Exercise objective => Give the part that opens with the line containing "What distance keeps" and closes with the line containing "0.33 metres" as a two-column CSV with the columns text and answer. Each row holds one line's wording and its answer, with every value in one quoted field and line breaks turned into spaces.

··· Given entries ···

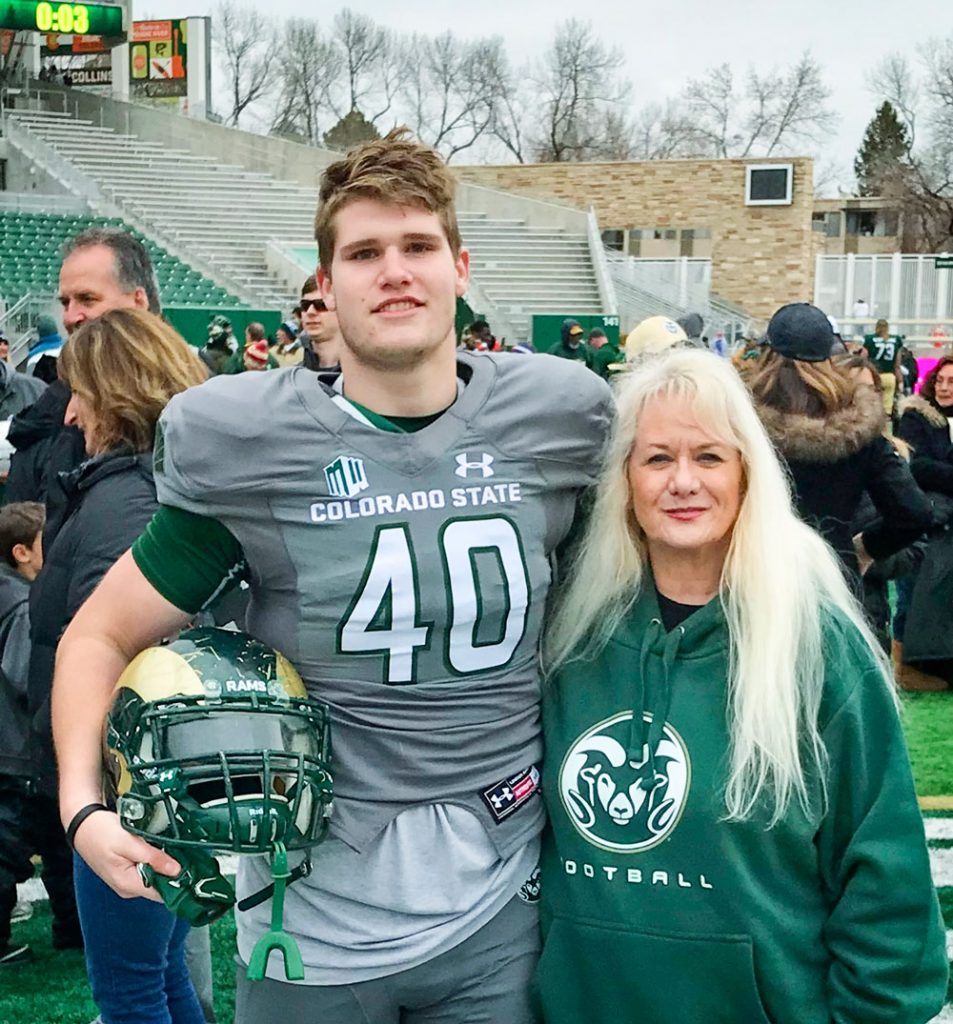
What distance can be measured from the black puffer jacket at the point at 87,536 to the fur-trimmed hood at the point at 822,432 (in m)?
1.97

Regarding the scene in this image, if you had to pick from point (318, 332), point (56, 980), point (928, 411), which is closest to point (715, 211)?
point (928, 411)

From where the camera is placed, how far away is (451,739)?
5.88 ft

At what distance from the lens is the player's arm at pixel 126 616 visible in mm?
1785

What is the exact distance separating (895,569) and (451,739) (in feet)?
11.3

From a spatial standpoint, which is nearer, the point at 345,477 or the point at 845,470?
the point at 345,477

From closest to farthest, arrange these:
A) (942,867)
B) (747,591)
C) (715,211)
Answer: (747,591) < (942,867) < (715,211)

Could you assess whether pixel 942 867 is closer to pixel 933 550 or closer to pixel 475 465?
pixel 933 550

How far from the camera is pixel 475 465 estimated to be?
5.94 ft

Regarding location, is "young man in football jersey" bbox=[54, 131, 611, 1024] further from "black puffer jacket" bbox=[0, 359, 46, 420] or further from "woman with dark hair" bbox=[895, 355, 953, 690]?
"black puffer jacket" bbox=[0, 359, 46, 420]

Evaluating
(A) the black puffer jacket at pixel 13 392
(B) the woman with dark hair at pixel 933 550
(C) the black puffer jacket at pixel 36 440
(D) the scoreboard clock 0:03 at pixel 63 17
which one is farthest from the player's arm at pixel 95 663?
(D) the scoreboard clock 0:03 at pixel 63 17

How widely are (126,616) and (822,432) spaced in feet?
8.26

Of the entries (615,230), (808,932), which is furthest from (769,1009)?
(615,230)

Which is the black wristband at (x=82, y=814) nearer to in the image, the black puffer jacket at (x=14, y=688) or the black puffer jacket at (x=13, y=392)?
the black puffer jacket at (x=14, y=688)

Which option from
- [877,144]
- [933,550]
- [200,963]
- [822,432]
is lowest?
[200,963]
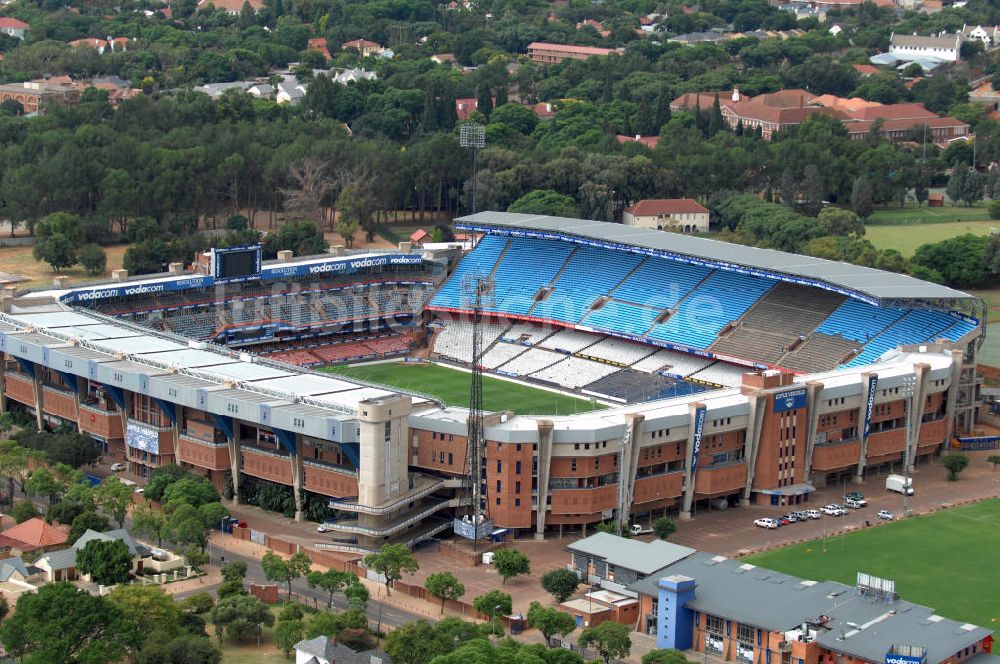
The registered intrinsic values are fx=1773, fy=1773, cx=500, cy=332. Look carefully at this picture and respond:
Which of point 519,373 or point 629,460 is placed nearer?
point 629,460

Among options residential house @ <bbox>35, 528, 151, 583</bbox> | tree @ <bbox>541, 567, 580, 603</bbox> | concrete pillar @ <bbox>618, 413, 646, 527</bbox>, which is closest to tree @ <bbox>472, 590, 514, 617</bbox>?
tree @ <bbox>541, 567, 580, 603</bbox>

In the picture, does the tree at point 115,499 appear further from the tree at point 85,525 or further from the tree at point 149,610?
the tree at point 149,610

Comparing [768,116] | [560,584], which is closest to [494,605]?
[560,584]

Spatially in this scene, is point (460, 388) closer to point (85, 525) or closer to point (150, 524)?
point (150, 524)

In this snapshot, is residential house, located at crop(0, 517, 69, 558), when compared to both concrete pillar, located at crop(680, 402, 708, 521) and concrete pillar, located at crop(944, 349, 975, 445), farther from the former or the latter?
concrete pillar, located at crop(944, 349, 975, 445)

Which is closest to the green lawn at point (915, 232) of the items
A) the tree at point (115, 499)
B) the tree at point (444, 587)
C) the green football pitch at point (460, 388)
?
the green football pitch at point (460, 388)

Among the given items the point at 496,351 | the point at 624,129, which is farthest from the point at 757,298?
the point at 624,129
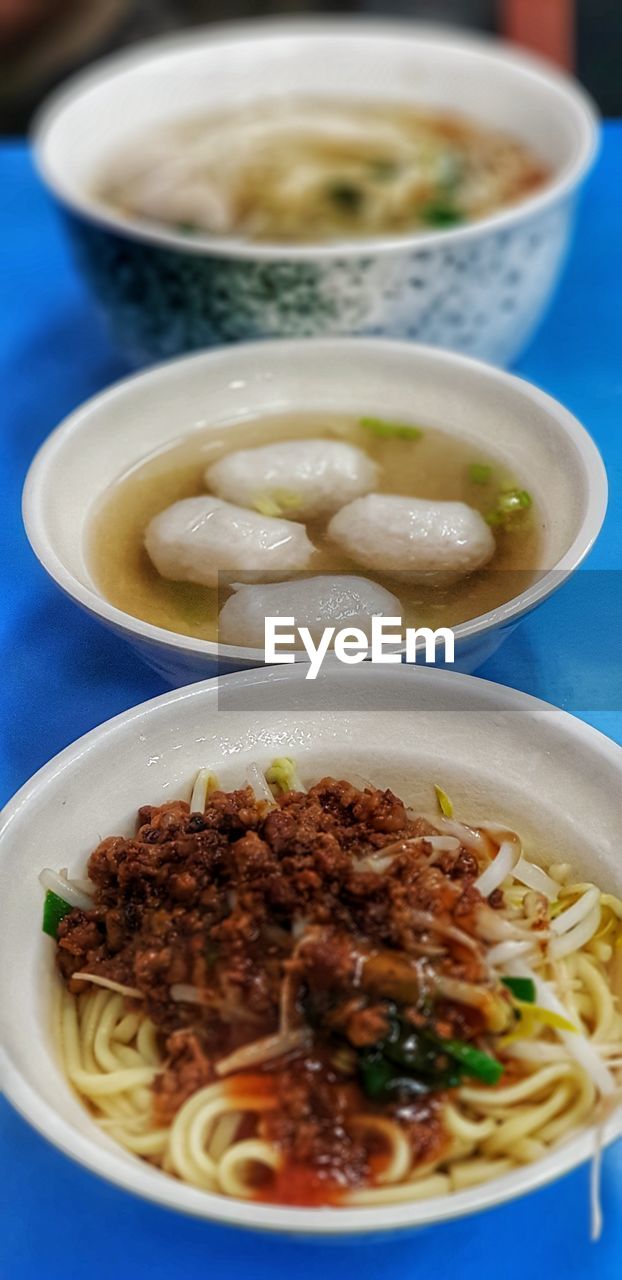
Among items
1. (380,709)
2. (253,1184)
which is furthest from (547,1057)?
(380,709)

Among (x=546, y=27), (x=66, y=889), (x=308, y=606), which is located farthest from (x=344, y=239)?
(x=546, y=27)

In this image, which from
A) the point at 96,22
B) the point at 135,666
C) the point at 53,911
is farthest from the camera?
the point at 96,22

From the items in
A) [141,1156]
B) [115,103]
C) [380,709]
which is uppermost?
[115,103]

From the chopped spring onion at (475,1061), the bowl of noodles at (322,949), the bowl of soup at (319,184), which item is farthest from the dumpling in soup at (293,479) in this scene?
the chopped spring onion at (475,1061)

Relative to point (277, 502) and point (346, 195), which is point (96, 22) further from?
point (277, 502)

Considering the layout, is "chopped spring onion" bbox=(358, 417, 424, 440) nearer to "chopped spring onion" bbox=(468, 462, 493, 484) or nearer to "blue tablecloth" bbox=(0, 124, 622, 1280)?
"chopped spring onion" bbox=(468, 462, 493, 484)

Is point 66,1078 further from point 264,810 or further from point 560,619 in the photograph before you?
point 560,619

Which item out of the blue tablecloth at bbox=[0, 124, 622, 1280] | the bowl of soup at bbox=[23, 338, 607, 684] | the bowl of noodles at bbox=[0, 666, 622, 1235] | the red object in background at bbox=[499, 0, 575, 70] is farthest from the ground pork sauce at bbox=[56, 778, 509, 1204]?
the red object in background at bbox=[499, 0, 575, 70]
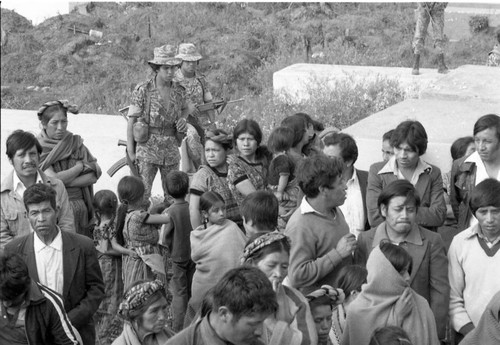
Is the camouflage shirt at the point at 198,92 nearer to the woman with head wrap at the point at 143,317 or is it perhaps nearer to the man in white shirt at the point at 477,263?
the man in white shirt at the point at 477,263

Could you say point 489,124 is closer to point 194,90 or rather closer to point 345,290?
point 345,290

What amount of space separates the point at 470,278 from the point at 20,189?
285 centimetres

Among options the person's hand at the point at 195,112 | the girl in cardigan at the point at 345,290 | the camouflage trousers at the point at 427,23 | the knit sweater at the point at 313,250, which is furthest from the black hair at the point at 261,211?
the camouflage trousers at the point at 427,23

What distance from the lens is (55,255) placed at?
5586 mm

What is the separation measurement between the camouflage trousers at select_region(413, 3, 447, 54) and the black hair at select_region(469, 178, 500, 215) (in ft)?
31.0

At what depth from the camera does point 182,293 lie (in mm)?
7117

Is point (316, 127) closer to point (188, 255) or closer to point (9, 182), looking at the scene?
point (188, 255)

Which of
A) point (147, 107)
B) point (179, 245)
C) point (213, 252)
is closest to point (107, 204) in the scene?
point (179, 245)

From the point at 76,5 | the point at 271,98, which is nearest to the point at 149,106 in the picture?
the point at 271,98

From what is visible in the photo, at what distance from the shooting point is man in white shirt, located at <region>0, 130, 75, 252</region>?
6320 mm

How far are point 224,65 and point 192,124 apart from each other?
324 inches

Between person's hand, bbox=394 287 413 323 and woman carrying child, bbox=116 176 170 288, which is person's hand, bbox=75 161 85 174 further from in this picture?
person's hand, bbox=394 287 413 323

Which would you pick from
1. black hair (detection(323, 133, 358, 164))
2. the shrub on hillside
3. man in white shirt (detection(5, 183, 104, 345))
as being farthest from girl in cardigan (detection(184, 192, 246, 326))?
the shrub on hillside

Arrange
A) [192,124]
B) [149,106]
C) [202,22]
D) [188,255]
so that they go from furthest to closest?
1. [202,22]
2. [192,124]
3. [149,106]
4. [188,255]
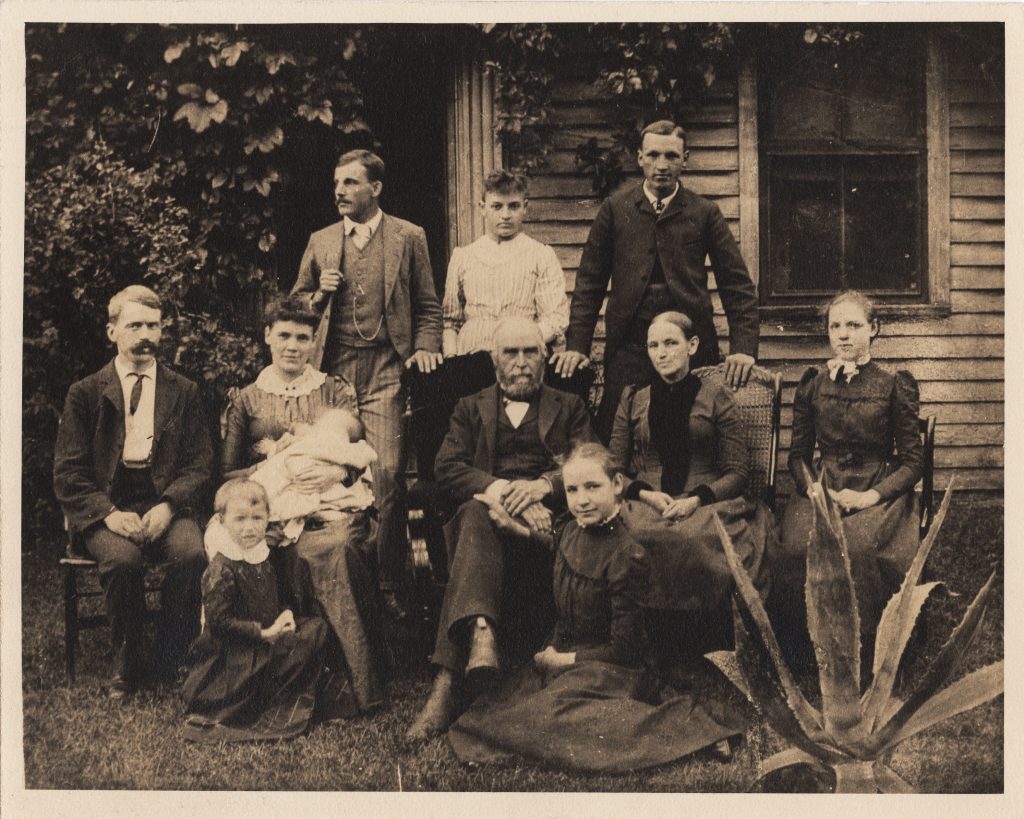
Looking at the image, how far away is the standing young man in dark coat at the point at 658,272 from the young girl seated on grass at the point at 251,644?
4.57 ft

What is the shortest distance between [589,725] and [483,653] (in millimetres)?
456

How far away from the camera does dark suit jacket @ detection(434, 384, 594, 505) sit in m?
4.35

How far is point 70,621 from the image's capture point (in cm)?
442

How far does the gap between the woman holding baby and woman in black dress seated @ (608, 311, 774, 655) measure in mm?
1051

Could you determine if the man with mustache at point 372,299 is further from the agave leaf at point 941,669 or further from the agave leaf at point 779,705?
the agave leaf at point 941,669

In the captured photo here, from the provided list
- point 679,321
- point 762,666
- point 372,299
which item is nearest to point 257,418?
point 372,299

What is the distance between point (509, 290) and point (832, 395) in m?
1.37

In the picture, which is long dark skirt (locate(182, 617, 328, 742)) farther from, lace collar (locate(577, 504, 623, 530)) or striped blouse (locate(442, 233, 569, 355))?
striped blouse (locate(442, 233, 569, 355))

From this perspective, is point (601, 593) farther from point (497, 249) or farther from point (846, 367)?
point (497, 249)

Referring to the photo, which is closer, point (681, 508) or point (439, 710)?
point (439, 710)

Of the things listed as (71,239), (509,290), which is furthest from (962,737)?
(71,239)

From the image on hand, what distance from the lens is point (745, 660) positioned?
403cm

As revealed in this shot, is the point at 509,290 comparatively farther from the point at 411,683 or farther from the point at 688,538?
the point at 411,683

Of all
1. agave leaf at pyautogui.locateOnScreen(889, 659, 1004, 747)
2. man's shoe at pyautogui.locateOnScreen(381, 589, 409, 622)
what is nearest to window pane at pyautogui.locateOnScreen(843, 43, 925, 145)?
agave leaf at pyautogui.locateOnScreen(889, 659, 1004, 747)
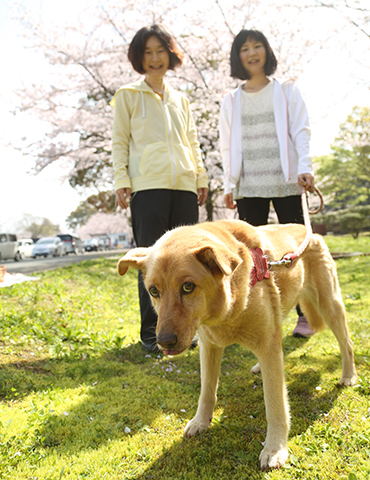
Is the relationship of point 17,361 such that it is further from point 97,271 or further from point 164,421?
point 97,271

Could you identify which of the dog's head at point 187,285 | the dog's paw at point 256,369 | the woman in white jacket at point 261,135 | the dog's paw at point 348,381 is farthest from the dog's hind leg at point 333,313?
the dog's head at point 187,285

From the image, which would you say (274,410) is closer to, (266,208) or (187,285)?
(187,285)

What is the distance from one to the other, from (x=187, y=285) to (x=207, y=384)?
0.95m

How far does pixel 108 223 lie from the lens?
6022cm

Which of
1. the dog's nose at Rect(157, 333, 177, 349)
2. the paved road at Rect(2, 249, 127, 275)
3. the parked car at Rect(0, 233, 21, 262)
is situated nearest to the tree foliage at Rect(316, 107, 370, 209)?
the paved road at Rect(2, 249, 127, 275)

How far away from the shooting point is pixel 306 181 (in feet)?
10.5

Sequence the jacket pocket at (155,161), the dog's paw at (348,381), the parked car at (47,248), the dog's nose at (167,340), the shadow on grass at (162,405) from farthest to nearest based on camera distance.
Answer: the parked car at (47,248) → the jacket pocket at (155,161) → the dog's paw at (348,381) → the shadow on grass at (162,405) → the dog's nose at (167,340)

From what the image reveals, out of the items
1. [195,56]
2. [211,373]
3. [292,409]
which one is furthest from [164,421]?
[195,56]

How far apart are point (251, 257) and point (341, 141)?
2879 cm

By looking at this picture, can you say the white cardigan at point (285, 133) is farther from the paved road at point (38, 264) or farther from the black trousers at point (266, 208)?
the paved road at point (38, 264)

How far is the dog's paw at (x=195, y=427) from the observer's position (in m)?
2.19

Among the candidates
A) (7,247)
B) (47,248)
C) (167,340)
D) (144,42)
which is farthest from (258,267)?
(47,248)

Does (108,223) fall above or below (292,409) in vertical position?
below

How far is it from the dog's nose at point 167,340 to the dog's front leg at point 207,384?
2.20 feet
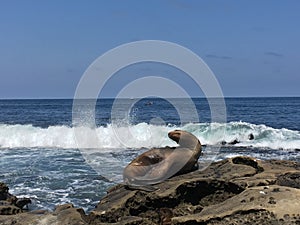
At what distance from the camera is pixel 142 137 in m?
25.4

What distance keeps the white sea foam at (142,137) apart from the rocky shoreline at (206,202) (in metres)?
13.9

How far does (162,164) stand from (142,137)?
16.8m

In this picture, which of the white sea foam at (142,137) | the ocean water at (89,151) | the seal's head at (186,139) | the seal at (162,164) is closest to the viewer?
the seal at (162,164)

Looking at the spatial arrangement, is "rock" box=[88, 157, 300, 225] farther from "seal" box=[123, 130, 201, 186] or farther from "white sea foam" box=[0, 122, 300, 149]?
"white sea foam" box=[0, 122, 300, 149]

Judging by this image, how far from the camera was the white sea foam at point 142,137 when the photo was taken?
74.4 feet

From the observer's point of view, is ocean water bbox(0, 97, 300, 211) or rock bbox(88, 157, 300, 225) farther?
ocean water bbox(0, 97, 300, 211)

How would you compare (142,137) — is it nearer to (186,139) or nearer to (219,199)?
(186,139)

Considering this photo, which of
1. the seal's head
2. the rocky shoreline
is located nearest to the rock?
the rocky shoreline

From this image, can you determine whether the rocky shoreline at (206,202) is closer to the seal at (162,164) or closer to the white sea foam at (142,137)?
the seal at (162,164)

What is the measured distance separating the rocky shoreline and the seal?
0.33 metres

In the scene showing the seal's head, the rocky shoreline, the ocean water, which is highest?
the seal's head

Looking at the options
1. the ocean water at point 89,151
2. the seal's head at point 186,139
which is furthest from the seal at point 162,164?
the ocean water at point 89,151

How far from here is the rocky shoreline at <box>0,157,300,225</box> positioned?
5156mm

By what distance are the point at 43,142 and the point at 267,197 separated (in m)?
20.5
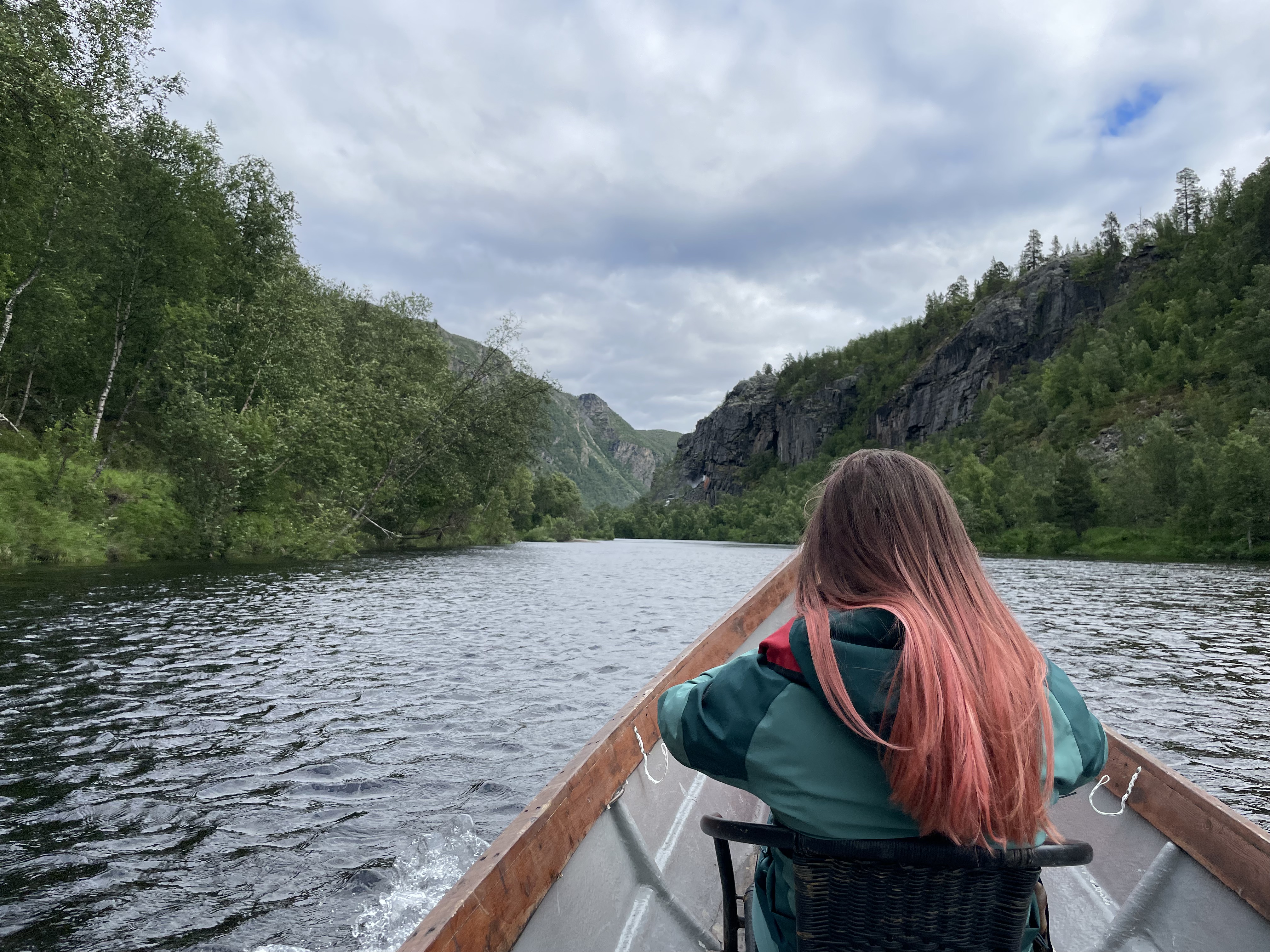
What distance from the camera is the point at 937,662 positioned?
1496mm

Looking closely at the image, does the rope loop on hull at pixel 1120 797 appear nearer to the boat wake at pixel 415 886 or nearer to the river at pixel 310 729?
the boat wake at pixel 415 886

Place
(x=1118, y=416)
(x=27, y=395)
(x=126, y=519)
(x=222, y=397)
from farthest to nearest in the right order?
(x=1118, y=416), (x=222, y=397), (x=27, y=395), (x=126, y=519)

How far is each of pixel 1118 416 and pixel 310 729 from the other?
103 meters

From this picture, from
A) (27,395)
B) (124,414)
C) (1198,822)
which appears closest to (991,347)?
(124,414)

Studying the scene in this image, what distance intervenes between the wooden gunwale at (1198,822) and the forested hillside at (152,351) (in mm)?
17980

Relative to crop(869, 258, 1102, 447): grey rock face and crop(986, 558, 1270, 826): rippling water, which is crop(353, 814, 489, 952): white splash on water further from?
crop(869, 258, 1102, 447): grey rock face

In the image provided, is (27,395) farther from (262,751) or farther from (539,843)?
(539,843)

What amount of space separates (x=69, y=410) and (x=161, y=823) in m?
25.6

···

Task solution =>
text,answer
"What distance keeps the white sea foam at (142,137) apart from the rocky shoreline at (206,202) (in metres)?","13.9"
"How far does (162,164) stand from (142,137)?","16.8m"
"In this picture, which of the white sea foam at (142,137) | the ocean water at (89,151) | the seal's head at (186,139) | the seal at (162,164) is closest to the viewer?","the seal at (162,164)"
"Looking at the spatial arrangement, is ""rock"" box=[88, 157, 300, 225] farther from ""seal"" box=[123, 130, 201, 186] or farther from ""white sea foam"" box=[0, 122, 300, 149]?","""white sea foam"" box=[0, 122, 300, 149]"
"Judging by this image, how far from the camera was the white sea foam at point 142,137 when the photo was taken?","74.4 feet"
"From the observer's point of view, is ocean water bbox(0, 97, 300, 211) or rock bbox(88, 157, 300, 225) farther?","ocean water bbox(0, 97, 300, 211)"
"How would you compare (142,137) — is it nearer to (186,139) or nearer to (219,199)?","(186,139)"
"Considering this photo, which of 1. the seal's head 2. the rocky shoreline is located nearest to the rock?","the rocky shoreline"
"From this image, can you determine whether the rocky shoreline at (206,202) is closer to the seal at (162,164) or closer to the white sea foam at (142,137)?","the seal at (162,164)"
"What is the measured distance separating the rocky shoreline and the seal?","0.33 metres"